┌─ EXCERPT TO READ

Grande loge de la troupe des Cinq-Nations
- Nickname: Troupe des Arabes Grande Troupe Arabe Théâtre Arabe Théâtre Bracco-Moustapha
- Founded: c. 1850s
- Founders: Mustapha Amar Joseph Bracco
- Dissolved: c. 1880s
- Type: Travelling theatre troupe
- Headquarters: France
- Members: Saïd Ben Mohamed
- Affiliations: Théâtre Saïd

= Grande loge de la troupe des Cinq-Nations =

19th-century French travelling fairground theatre

Grande loge de la troupe des Cinq-Nations, alternatively named Troupe des Arabes, Grande Troupe Arabe and Théâtre Arabe, was a troupe of around forty Touareg, Kabyle, Italian, French and Anglo-American acrobats formed in the 1850s by Mustapha Amar and Joseph Bracco in France.

==History==
On 29 June 1850, the Cirque des Champs-Elysées presented an "extraordinary troupe of nine Kabyle acrobats who arrived in Paris just a few days ago". The acrobats were often described in posters and newspapers as being Arab, Tuareg, or Kabyle, while they were often Moroccan artists who perform human pyramid or aerial acts on the stages of European circuses.

Mustapha Amar (Ben-Bel-Aïd), who was part of the troupe performing in Paris, was hired by Italian circus director Joseph Bracco and together Mustapha and Bracco became the directors of the troupe. They named their troupe Grande loge de la troupe des Cinq-Nations, alternatively Troupe des Arabes, Grande Troupe Arabe, and Théâtre Arabe. They used to often carry the subtitle du Mont Atlas and later Les Merveilles du Desert.

A review of a performance by a "Troupe des Arabes du Sahara" in Bourges in January 1853 described many of the acts later associated with the company, including somersaulting acrobats, a dagger-jumping act, and a human pyramid of six people supported by a strongman compared to Atlas. The reviewer noted having seen the same troupe previously in 1851, suggesting that a troupe of Arab acrobats was active several years before the earliest documented appearances.

└─

## EXERCISE INSTRUCTIONS
1: From the article on the Cinq-Nations troupe, set down the stretch from "Grande loge de la troupe des Cinq-Nations, alternatively named" through "Bracco in France.".
2: Answer these from the article on the Cinq-Nations troupe:
(a) Roughly how many acrobats made up the troupe?
(b) On what date did the Cirque des Champs-Elysées present a troupe of nine Kabyle acrobats?
(c) How many people formed the human pyramid described in the Bourges review?
3: Write the next part of the article on the Cinq-Nations troupe, continuing from its final sentence.
The material after this point comes from a separate source.

┌─ GIVEN INFORMATION

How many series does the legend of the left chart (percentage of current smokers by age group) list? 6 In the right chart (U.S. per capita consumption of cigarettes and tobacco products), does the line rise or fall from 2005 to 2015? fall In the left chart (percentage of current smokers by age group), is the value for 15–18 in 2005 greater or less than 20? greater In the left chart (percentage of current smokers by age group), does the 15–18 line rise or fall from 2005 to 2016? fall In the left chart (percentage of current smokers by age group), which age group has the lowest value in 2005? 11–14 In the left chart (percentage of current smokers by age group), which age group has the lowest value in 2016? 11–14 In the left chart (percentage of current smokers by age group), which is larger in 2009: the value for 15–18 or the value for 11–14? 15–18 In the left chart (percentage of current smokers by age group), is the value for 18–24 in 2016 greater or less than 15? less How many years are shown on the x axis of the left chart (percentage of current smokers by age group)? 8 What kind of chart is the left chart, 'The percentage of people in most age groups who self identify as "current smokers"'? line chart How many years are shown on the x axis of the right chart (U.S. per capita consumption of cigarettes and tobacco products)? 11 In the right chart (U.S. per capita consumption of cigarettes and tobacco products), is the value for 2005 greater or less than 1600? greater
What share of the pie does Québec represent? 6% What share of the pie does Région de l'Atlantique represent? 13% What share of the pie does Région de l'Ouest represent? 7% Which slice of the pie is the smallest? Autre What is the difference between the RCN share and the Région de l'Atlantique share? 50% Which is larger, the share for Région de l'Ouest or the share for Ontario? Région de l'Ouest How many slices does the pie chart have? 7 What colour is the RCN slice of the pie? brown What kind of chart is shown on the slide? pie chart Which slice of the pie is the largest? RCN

└─

## ANSWER SET
1:
Grande loge de la troupe des Cinq-Nations, alternatively named Troupe des Arabes, Grande Troupe Arabe and Théâtre Arabe, was a troupe of around forty Touareg, Kabyle, Italian, French and Anglo-American acrobats formed in the 1850s by Mustapha Amar and Joseph Bracco in France.

2:
(a) Around forty.
(b) 29 June 1850.
(c) Six.

3:
One of the earliest documented references to the company appears in Metz in May 1853, where a newspaper mentions the Troupe des Arabes being directed by Mister Bracco. The same notice announced a benefit performance for the "intrepid Moustapha", featuring a large-scale military spectacle involving eighty participants.

The programme published in 1857 describes the Troupe des Arabes du Mont Atlas et des Bouffes Anglais under the direction of Mister Bracco. The programme already included acts that would remain associated with the company for decades, including Les Pyramides de Cristal and a concluding Grande Pantomime. The troupe was said to consist of thirty-eight performers.

In 1865, Joseph Bracco advertised the Troupe des Arabes Touaregs Kabyles at the Calais fair. In an open letter to the public of Calais, he stated that he had previously appeared there two years earlier and returned with an enlarged troupe of "artists of the highest merit", encouraged by the welcome he was given, and by the many letters sent to him by several members of the public, he says to "return among old friends". The fairground theatre was described as enclosed, heated and illuminated by 200 gas burners which indicates the size.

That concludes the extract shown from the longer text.